The good news is that this morning I woke up and decided that it is all up to me…So I got up, had a shower, went on the school run and then met 2 friends in starbucks for coffee and cake, bought fathers day gifts for sunday and anniversary present for tuesday. It’s the most i’ve done since 28th May and I do feel like I’m taking control now. Bring it on!

Thank you for all your lovely kind words of encouragement and support, they mean so so much and I return loads of luck and love to you all too.

Hayley x

Hi Hayley and welcome to you, i am 39 and from Hants> I am mid chemo at the mo- 5 down 3 to go then rads. I remember all the waiting for results at the begiining of treatment. Once it all started,I felt more in control and so will you. Wishing lots of luck and hope everything goes as smoothly as possible.

Love Rach

HI Hayley
I am 46 was dx last Oct agressive grade 3 but oestrogen- her 2+.Had 7 lots of chemo first then WLE 21 lymph nodes removed, thankfully all clear and have been told there is a high chance of it not returning, so a good prognosis.Have finished first week of radiotherapy this week and another 2 weeks to go,As I am her+ i am having herceptin every 3 weeks for the next year.
It is daunting at first, but you have a great attitude,and this forum is fantastic, there is always someone who has been there and can answer any questions,and although we cry at times we also have some laughs along the way.

Keep Strong and stay in touch

Mary
xx

Hi Hayley

I posted on here a couple of days ago I am 39, 40 next month celebrations are on hold for a while.

I had a reconstruction but to tell you the truth I would have been as happy with just the mastectomy.
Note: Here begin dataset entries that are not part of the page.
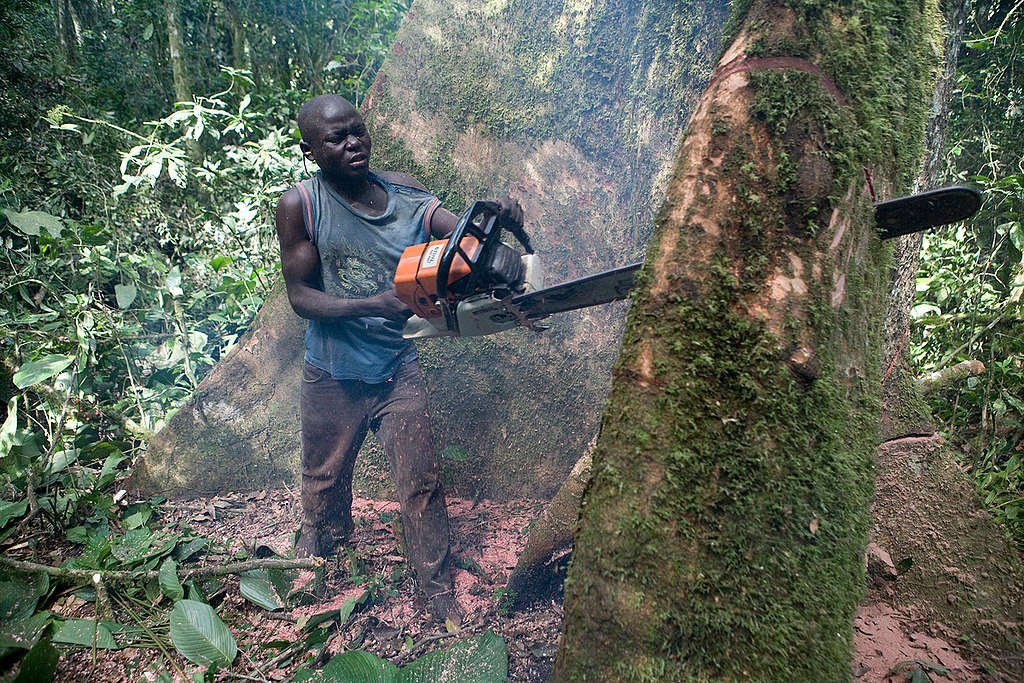 Logging in Ituri Forest. © Jan-Joseph Stok / Greenpeace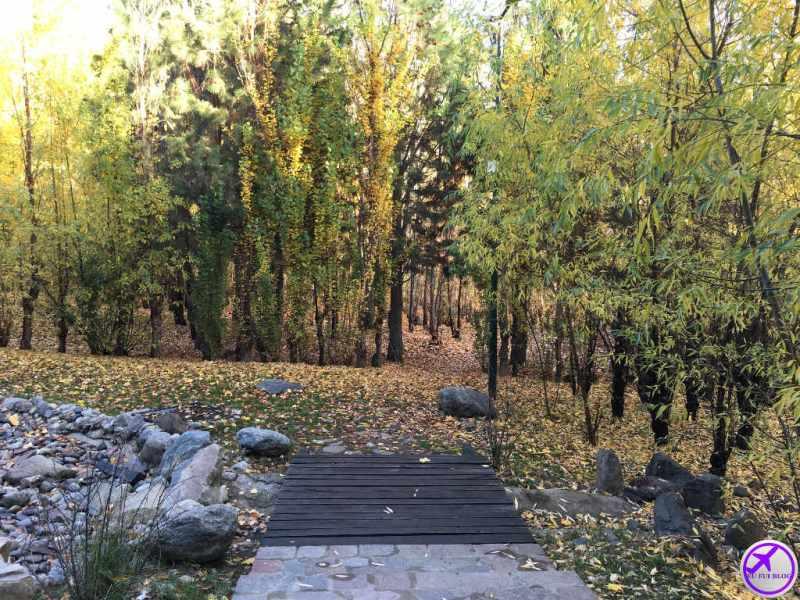 Parques e Arvores de El Calafate - Argentina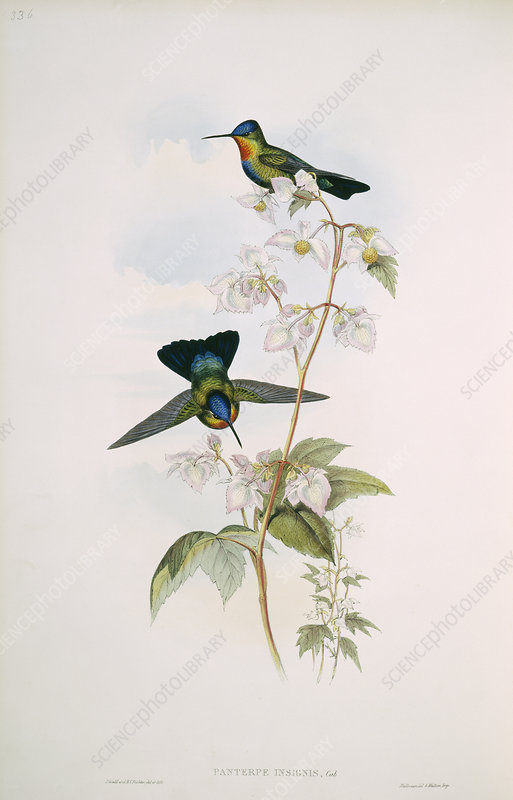 Fiery-throated hummingbirds, artwork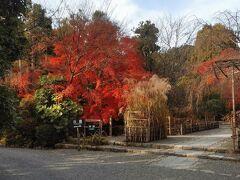食事が終わると一路京都市内に向かって車を走らせます。12月ということで紅葉の時期は過ぎていると思っていましたが、ウェザーニュースの「龍安寺は見頃」という情報を頼りにやってきました。情報通り、入口の紅葉が鮮やかです。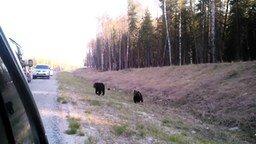 Смотреть Медвежата-попрошайки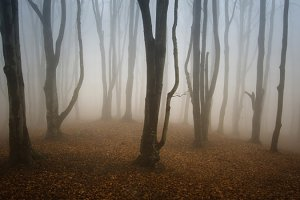 Mysterious autumn forest with fog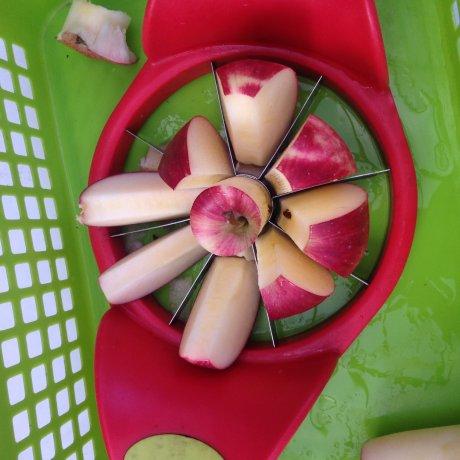 Apple-Picking at Miyata Apple Farm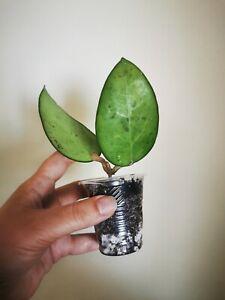 Hoya vitellina fusco marginata rare  rooted house plant waxplant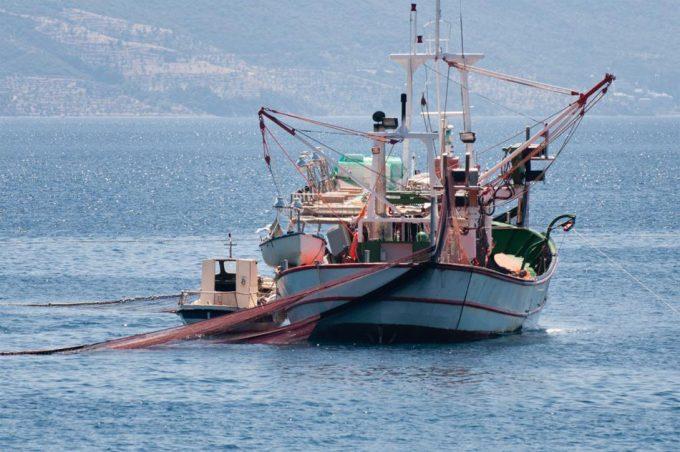 Lucgar contra la sobrepesca en el Mar Mediterráneo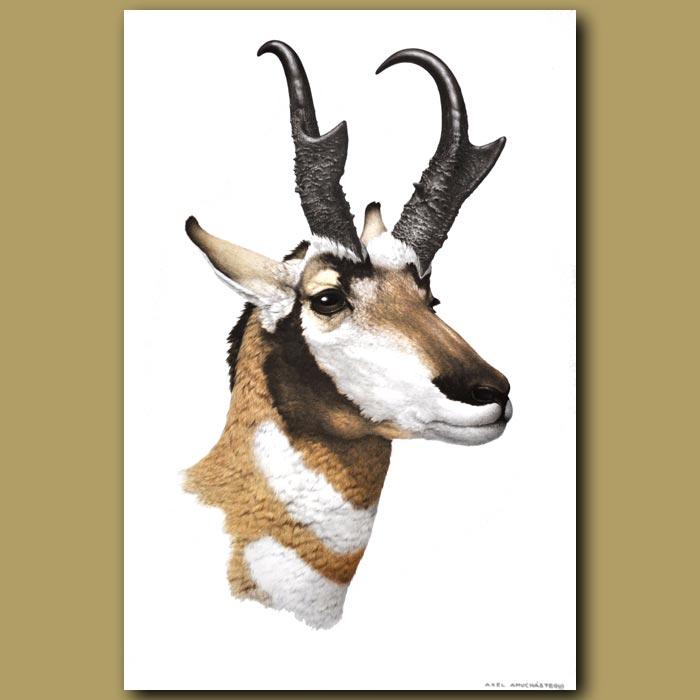 Antique print. Pronghorn Antelope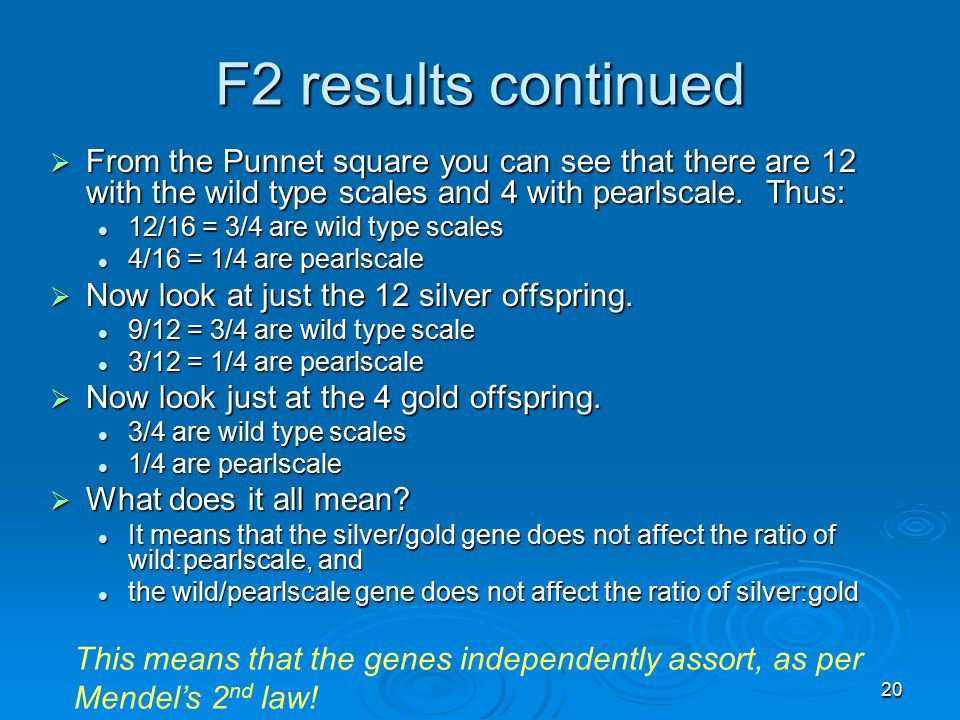 20 F2 results continued  From the Punnet square you can see that there are 12 with the wild type scales and 4 with pearlscale. Thus: 12/16 = 3/4 are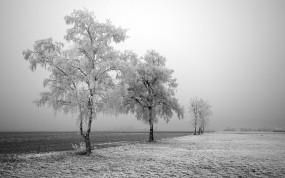 Обои Заснеженные деревья: Зима, Дорога, Деревья, Зима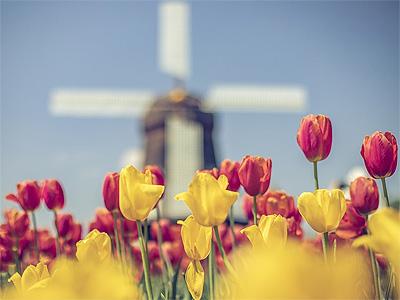 Vindmøller og tulipaner, det er Holland - 381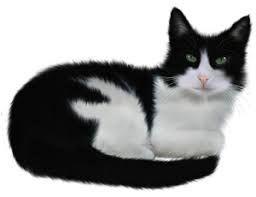 Chat Noir Et Blanc Animals Cats Cute Cats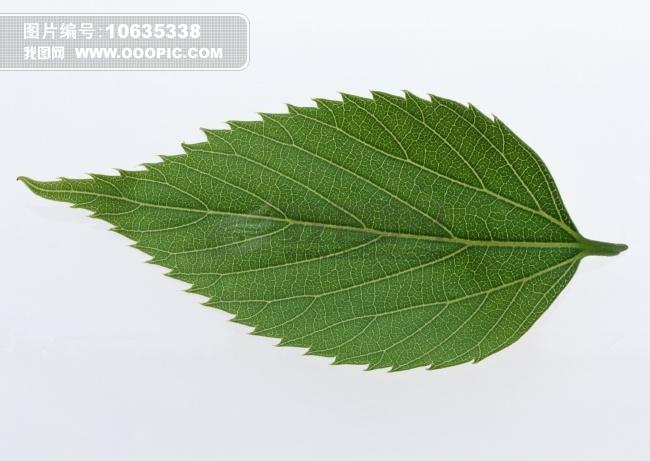 叶子插图 树叶标本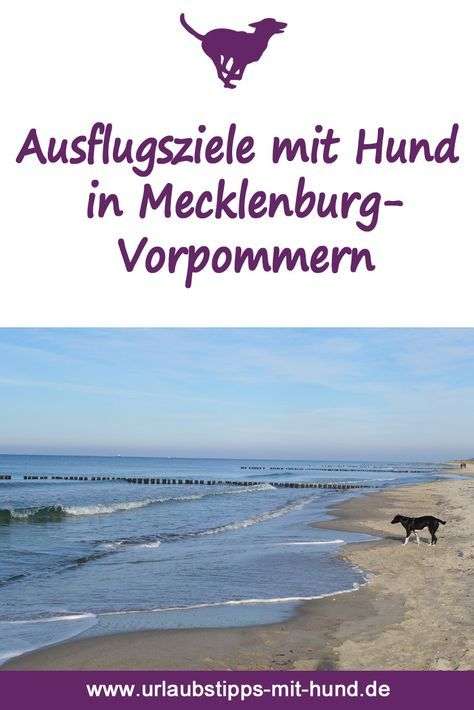 Sehenswürdigkeiten, an denen Hunde erlaubt sind auf der Insel Rügen, auf Usedom, an der Ostsee und der Mecklenburger Seenplatte. Viele tolle Ausflugsziele mit Hund. Urlaub mit Hund in Deutschland an der Ostsee und der Mecklenbuger Seenplatte.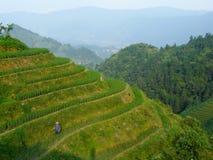 Campos y bambúes del arroz Foto de archivo libre de regalías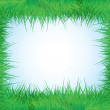 The frame of the grass — Imagen vectorial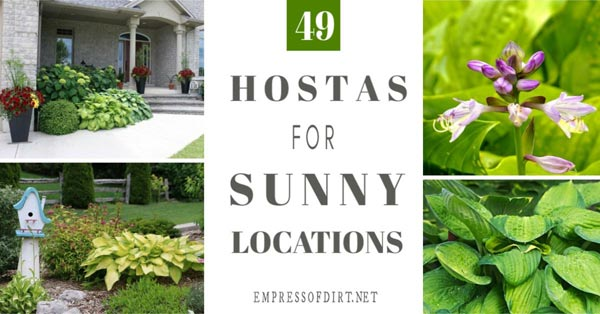 49 Hostas For Sunny Locations Empress Of Dirt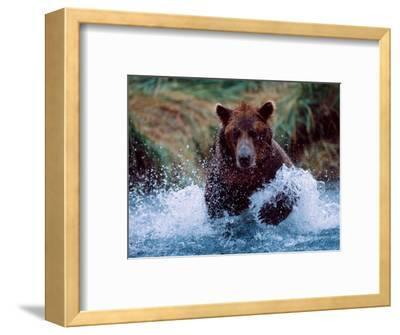 Alaskan Brown Bear in Katmai National Park, Alaska, USA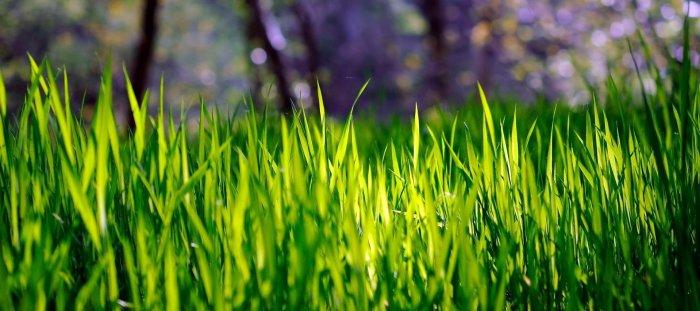 Газонная трава (26)
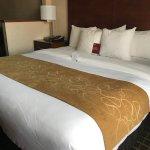 Zdjęcie Comfort Suites Southwest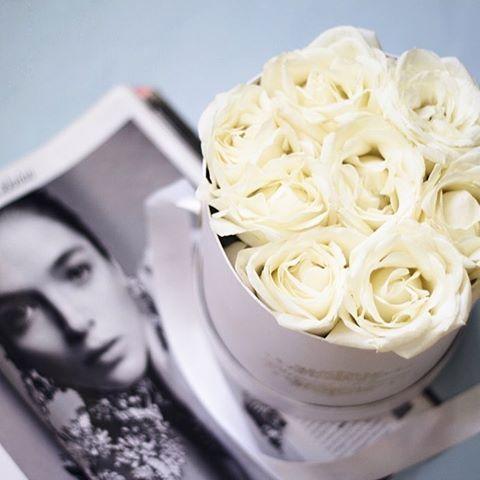 Přidali jsme další flowerbox do nabídky. Udělejte radost někomu blízkému❤️!!! We added new miniflowerbox. Make someone happy❤️!!! Pro objednani jděte na www.glamourflowers.czGo➡️@glamourflowers.cz #rosebox #цветывкоробке #rosebox #Flowerbox #kvetinypraha #instaprague #Madeinczech #prague #kytice #kyticepraha #скидка #czechboy #praguegirl  #glamourflowers  #redroses #pragueboy #ruze #box #pragueflowers #kvetiny #ruzevkrabici #gentleman #roses #hatboxes #fitnessboy #flowerboxprague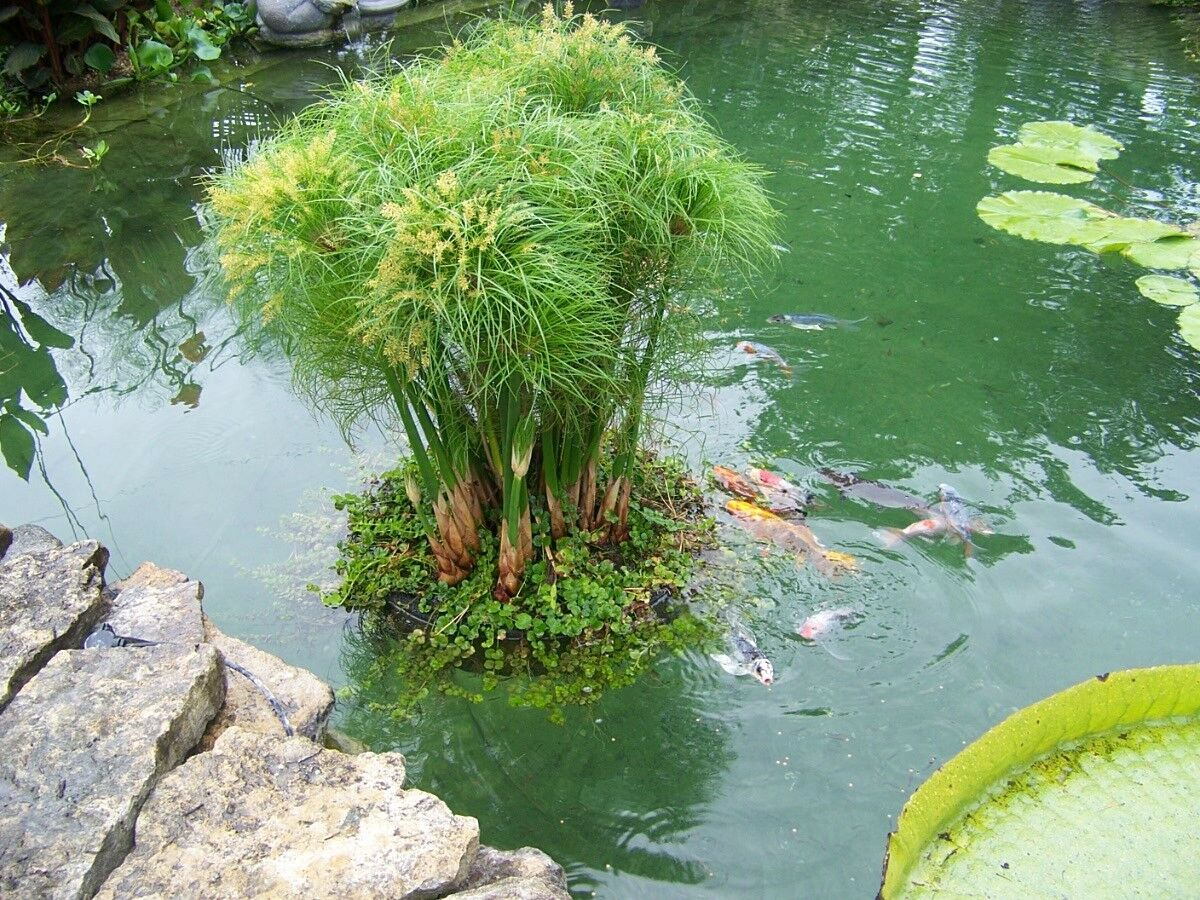 Garden And Pond Lights Aquarium Flower
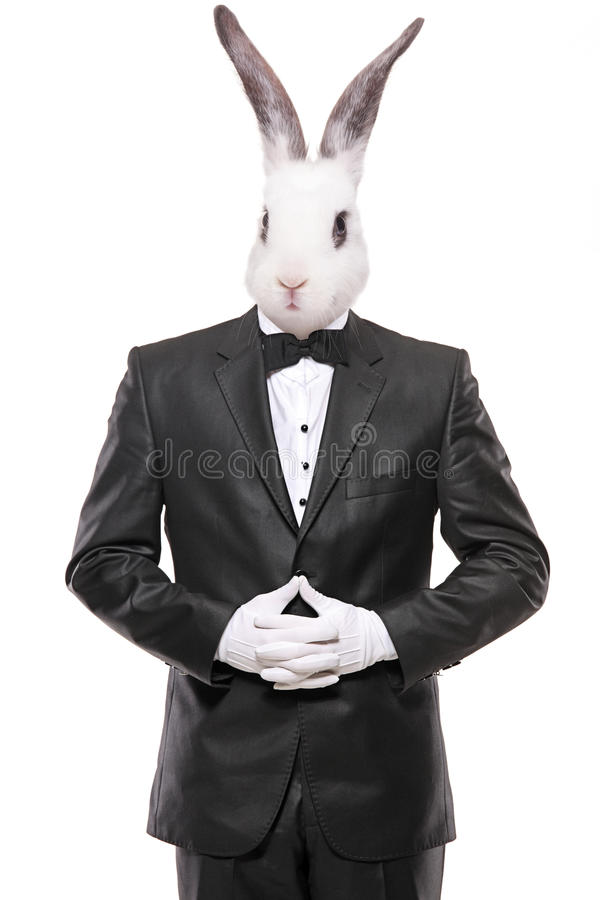Download Rabbit Posing In A Bow Tie Suit Stock Image - Image: 30045163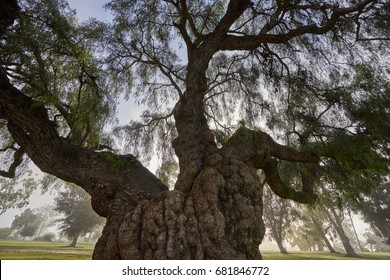 old silent tree in the park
As long as it was out, I could have looked at the options clearer in the future. One less decision to make now though.

Since I found out about 6 weeks ago I have had a roller coaster of emotions going on, I’m sure most of us are the same. I have found it helps to have my hubby with me when we go to see the consultant and breast care nurse as I don’t always take all of the information in.

It’s good that you are trying to stay positive, and trying to get on with your life. Hopefully we can all be here for you if you need us along the way.

Keep us up to date on how you are.

Lots of love

Ann

xxx

Posted on behalf of Hayley
Kind regards
Lucy

Hi Rach,

My mum went through this 10-15 years ago in Hants, Basingstoke (chemo) and Southampton (RT) to be exact…anywhere near you?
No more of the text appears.